## What you need to do
From the first line below to the last, reproduce the material exactly and leave out the images.

## Provided records
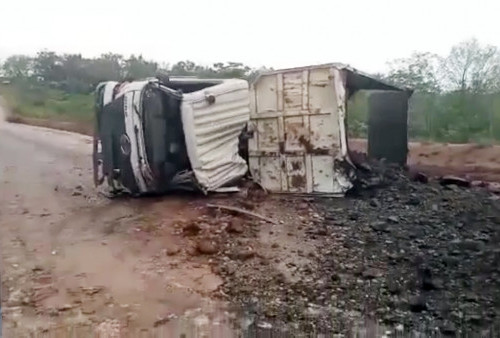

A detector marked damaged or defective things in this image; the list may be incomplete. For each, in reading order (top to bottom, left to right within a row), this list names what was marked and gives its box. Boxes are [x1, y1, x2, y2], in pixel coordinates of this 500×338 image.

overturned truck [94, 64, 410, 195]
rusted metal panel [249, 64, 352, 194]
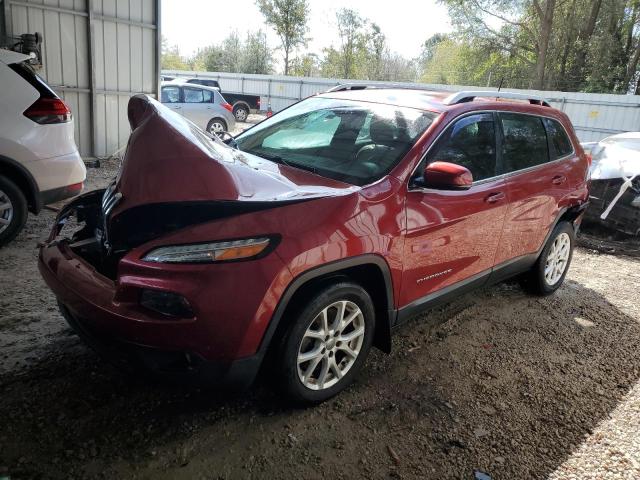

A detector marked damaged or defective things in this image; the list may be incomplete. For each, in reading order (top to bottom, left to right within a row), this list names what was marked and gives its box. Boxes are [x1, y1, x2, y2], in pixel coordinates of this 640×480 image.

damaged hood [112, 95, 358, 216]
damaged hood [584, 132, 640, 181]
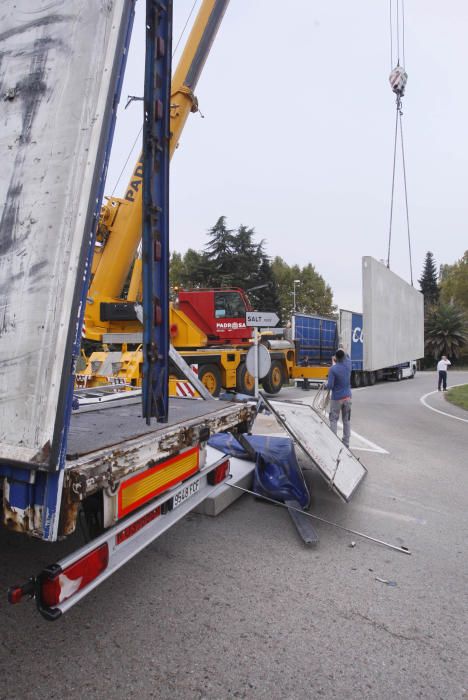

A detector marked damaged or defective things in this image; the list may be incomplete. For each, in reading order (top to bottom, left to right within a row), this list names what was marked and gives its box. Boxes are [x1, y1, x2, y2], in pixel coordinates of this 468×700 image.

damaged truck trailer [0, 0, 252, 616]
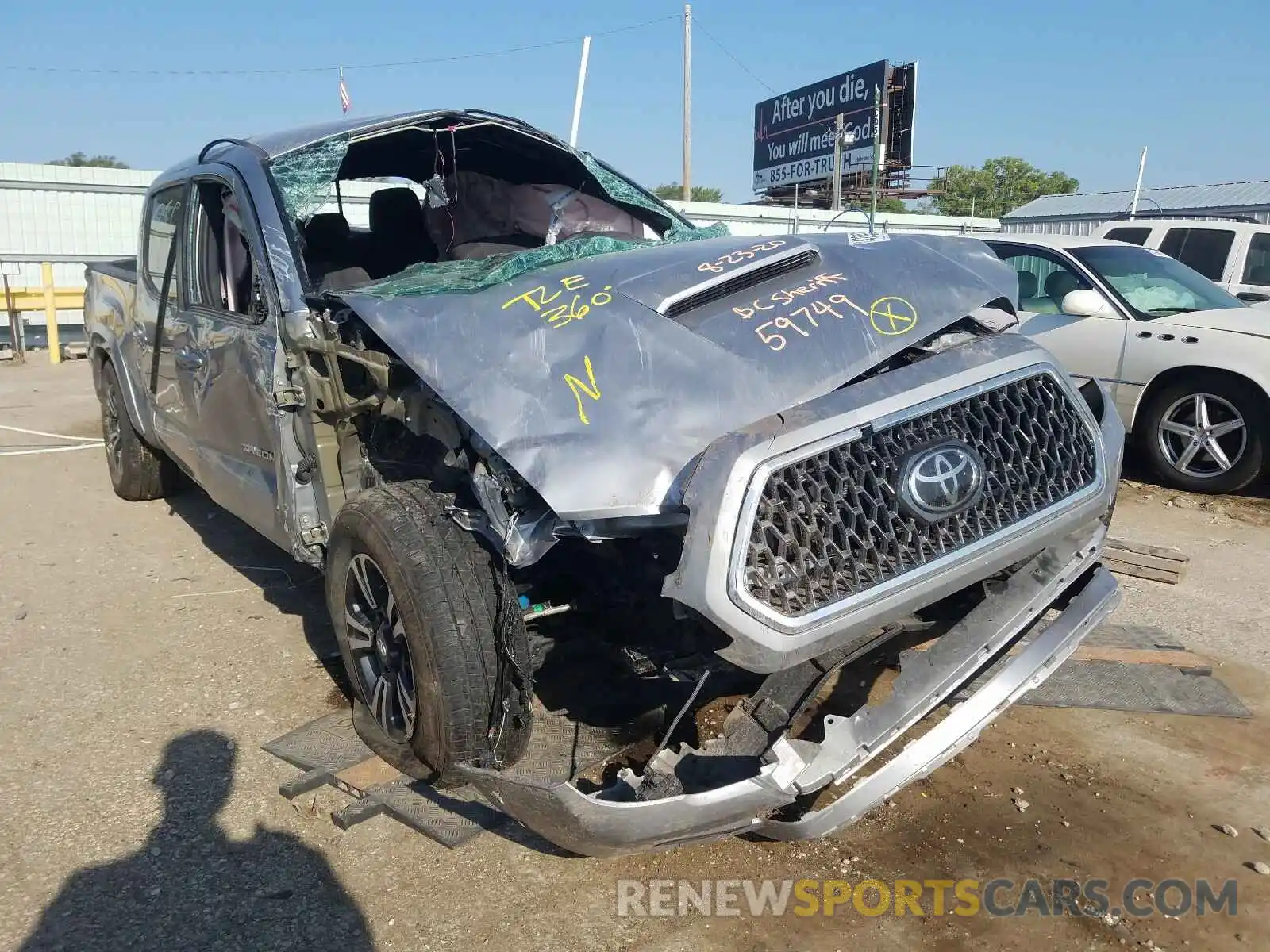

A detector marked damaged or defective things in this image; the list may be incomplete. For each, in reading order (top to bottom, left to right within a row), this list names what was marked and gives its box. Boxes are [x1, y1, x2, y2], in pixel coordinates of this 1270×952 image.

## Written answer
A detector marked damaged or defective things in this image; the list may be incomplete. For each, in reading order (top to bottom, left to right within a row), this list names what was marked and gives its box. Boxes are [x1, y1, x2, y2], in pixel coordinates of this 500×338 image.

overturned truck [94, 64, 410, 195]
rusted metal panel [249, 64, 352, 194]

A detector marked damaged or defective things in this image; the list may be incomplete. For each, in reading order (top to bottom, left to right within a row), this list names what was marked and gives its box. Boxes are [x1, y1, x2, y2], in pixel coordinates of this 640×480 image.

damaged hood [112, 95, 358, 216]
damaged hood [584, 132, 640, 181]

A detector marked damaged or defective things in this image; the list may be incomplete. For each, in reading order (top to bottom, left to right within a row), this list names what was marked and gives its box. Boxes are [x1, y1, x2, y2], in pixel coordinates of this 468×700 image.

damaged truck trailer [0, 0, 252, 616]

A detector marked damaged or defective things in this image; the list may be incomplete. For each, in reading order (top to bottom, left to right within a row), this list names what was marked and gives its box. Boxes are [x1, y1, x2, y2], in pixel coordinates of this 1270×952 image.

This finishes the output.